README.md

SparkFlow

This is an implementation of Tensorflow on Spark. The goal of this library is to provide a simple, understandable interface in using Tensorflow on Spark. With SparkFlow, you can easily integrate your deep learning model with a ML Spark Pipeline. Underneath, SparkFlow uses a parameter server to train the Tensorflow network in a distributed manor. Through the api, the user can specify the style of training, whether that is Hogwild or async with locking.

Why should I use this?

While there are other libraries that use Tensorflow on Apache Spark, Sparkflow's objective is to work seemlessly with ML Pipelines, provide a simple interface for training Tensorflow graphs, and give basic abstractions for faster development. For training, Sparkflow uses a parameter server which lives on the driver and allows for asynchronous training. This tool provides faster training time when using big data.

Installation

Install sparkflow via pip: pip install sparkflow

SparkFlow requires Apache Spark >= 2.0, flask, and Tensorflow to all be installed.

Example

Simple MNIST Deep Learning Example

from sparkflow.graph_utils import build_graph
from sparkflow.tensorflow_async import SparkAsyncDL
import tensorflow as tf
from pyspark.ml.feature import VectorAssembler, OneHotEncoder
from pyspark.ml.pipeline import Pipeline
    
#simple tensorflow network
def small_model():
    x = tf.placeholder(tf.float32, shape=[None, 784], name='x')
    y = tf.placeholder(tf.float32, shape=[None, 10], name='y')
    layer1 = tf.layers.dense(x, 256, activation=tf.nn.relu)
    layer2 = tf.layers.dense(layer1, 256, activation=tf.nn.relu)
    out = tf.layers.dense(layer2, 10)
    z = tf.argmax(out, 1, name='out')
    loss = tf.losses.softmax_cross_entropy(y, out)
    return loss
    
df = spark.read.option("inferSchema", "true").csv('mnist_train.csv')
mg = build_graph(small_model)
#Assemble and one hot encode
va = VectorAssembler(inputCols=df.columns[1:785], outputCol='features')
encoded = OneHotEncoder(inputCol='_c0', outputCol='labels', dropLast=False)

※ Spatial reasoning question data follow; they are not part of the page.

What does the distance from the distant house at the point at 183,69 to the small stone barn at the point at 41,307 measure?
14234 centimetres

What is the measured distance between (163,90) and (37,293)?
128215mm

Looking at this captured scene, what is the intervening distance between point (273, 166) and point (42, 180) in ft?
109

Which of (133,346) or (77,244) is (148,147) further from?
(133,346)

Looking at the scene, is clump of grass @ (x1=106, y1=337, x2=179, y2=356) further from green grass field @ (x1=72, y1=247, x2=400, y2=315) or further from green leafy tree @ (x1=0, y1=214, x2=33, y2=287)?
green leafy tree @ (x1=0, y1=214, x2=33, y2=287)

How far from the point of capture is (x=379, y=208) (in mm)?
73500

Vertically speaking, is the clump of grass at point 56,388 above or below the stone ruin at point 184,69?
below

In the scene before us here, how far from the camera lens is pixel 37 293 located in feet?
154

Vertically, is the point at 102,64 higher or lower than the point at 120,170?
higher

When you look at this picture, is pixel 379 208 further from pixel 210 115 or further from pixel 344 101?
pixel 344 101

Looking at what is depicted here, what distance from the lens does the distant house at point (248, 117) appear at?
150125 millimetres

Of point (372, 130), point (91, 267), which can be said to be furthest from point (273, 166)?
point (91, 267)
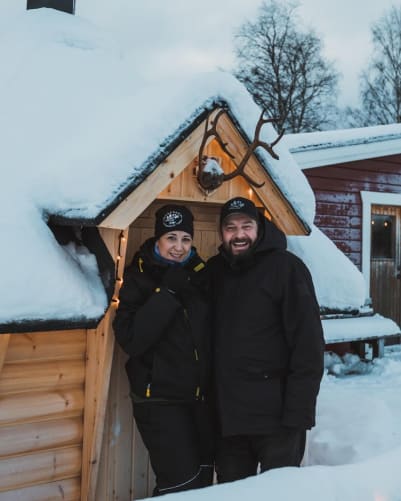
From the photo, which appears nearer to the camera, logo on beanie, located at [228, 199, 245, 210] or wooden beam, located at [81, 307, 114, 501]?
logo on beanie, located at [228, 199, 245, 210]

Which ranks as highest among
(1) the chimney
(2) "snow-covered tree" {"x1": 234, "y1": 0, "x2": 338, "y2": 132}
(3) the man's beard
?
(2) "snow-covered tree" {"x1": 234, "y1": 0, "x2": 338, "y2": 132}

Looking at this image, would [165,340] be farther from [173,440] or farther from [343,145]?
[343,145]

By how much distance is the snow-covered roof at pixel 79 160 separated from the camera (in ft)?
9.17

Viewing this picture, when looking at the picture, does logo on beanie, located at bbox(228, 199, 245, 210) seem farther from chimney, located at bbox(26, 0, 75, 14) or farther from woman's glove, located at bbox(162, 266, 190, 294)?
chimney, located at bbox(26, 0, 75, 14)

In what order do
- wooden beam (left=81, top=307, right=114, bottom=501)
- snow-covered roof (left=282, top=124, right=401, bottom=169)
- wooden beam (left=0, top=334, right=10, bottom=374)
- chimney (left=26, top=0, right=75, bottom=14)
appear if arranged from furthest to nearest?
snow-covered roof (left=282, top=124, right=401, bottom=169)
chimney (left=26, top=0, right=75, bottom=14)
wooden beam (left=81, top=307, right=114, bottom=501)
wooden beam (left=0, top=334, right=10, bottom=374)

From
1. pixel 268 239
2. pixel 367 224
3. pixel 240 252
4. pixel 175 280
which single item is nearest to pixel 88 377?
A: pixel 175 280

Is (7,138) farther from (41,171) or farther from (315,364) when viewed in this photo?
(315,364)

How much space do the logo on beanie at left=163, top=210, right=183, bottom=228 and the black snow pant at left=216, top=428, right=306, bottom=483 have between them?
45.4 inches

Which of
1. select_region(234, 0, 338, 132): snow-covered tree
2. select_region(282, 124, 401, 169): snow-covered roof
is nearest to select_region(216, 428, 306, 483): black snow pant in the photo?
select_region(282, 124, 401, 169): snow-covered roof

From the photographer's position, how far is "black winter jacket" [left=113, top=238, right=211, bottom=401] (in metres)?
2.92

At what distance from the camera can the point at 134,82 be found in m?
4.33

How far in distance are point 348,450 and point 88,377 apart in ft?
7.42

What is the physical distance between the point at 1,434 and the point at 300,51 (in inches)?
872

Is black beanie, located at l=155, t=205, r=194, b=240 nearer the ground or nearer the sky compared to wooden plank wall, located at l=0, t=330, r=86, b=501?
nearer the sky
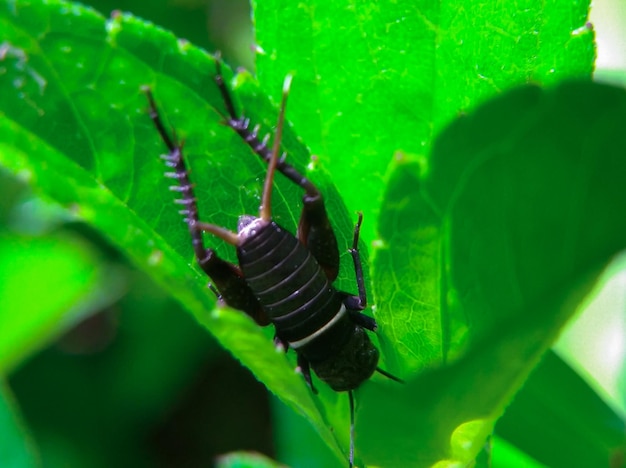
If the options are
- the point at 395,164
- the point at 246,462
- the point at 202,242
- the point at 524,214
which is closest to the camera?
the point at 524,214

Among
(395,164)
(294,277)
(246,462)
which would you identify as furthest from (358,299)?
(395,164)

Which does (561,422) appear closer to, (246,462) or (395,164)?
(246,462)

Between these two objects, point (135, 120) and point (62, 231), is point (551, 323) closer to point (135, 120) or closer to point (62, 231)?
point (135, 120)

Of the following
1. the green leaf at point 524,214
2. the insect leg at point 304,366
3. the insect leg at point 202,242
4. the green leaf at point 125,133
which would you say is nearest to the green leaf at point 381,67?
the green leaf at point 125,133

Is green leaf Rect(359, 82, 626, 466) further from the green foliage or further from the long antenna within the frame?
the long antenna

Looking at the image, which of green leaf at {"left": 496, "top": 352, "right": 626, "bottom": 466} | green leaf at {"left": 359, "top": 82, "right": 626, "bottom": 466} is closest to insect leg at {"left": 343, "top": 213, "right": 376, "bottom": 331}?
green leaf at {"left": 496, "top": 352, "right": 626, "bottom": 466}

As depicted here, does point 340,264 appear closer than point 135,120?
No

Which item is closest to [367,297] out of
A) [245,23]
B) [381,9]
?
[381,9]
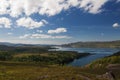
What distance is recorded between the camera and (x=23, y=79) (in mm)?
63625

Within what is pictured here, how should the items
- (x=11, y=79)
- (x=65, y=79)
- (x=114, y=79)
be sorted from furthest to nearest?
(x=114, y=79)
(x=11, y=79)
(x=65, y=79)

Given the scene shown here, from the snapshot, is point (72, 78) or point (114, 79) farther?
point (114, 79)

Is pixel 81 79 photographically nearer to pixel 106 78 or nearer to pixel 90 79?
pixel 90 79

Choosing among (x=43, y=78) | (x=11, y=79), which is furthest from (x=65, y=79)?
(x=11, y=79)

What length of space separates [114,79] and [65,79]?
1910 centimetres

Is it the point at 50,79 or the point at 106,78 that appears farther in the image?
the point at 106,78

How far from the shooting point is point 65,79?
2368 inches

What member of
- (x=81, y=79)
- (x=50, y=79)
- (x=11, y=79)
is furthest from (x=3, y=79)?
(x=81, y=79)

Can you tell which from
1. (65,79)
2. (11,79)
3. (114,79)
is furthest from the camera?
(114,79)

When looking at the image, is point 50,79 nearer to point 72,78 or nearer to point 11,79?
point 72,78

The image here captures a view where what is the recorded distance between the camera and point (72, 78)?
61375 millimetres

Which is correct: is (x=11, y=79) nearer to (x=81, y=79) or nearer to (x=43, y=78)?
(x=43, y=78)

spark_model = SparkAsyncDL(
    inputCol='features',
    tensorflowGraph=mg,
    tfInput='x:0',
    tfLabel='y:0',
    tfOutput='out:0',
    tfLearningRate=.001,
    iters=1,
    predictionCol='predicted',
    labelCol='labels',
    verbose=1
)

p = Pipeline(stages=[va, encoded, spark_model]).fit(df)
p.write().overwrite().save("location")

For a couple more, visit the examples directory. More examples will be coming up soon.

Documentation

Saving and Loading Pipelines

Since saving and loading custom ML Transformers in pure python has not been implemented in PySpark, an extension has been added here to make that possible. In order to save a Pyspark Pipeline with Apache Spark, one will need to use the overwrite function:

p = Pipeline(stages=[va, encoded, spark_model]).fit(df)
p.write().overwrite().save("location")

For loading, a Pipeline wrapper has been provided in the pipeline_utils file. An example is below:

from sparkflow.pipeline_util import PysparkPipelineWrapper
from pyspark.ml.pipeline import PipelineModel

p = PysparkPipelineWrapper.unwrap(PipelineModel.load('location'))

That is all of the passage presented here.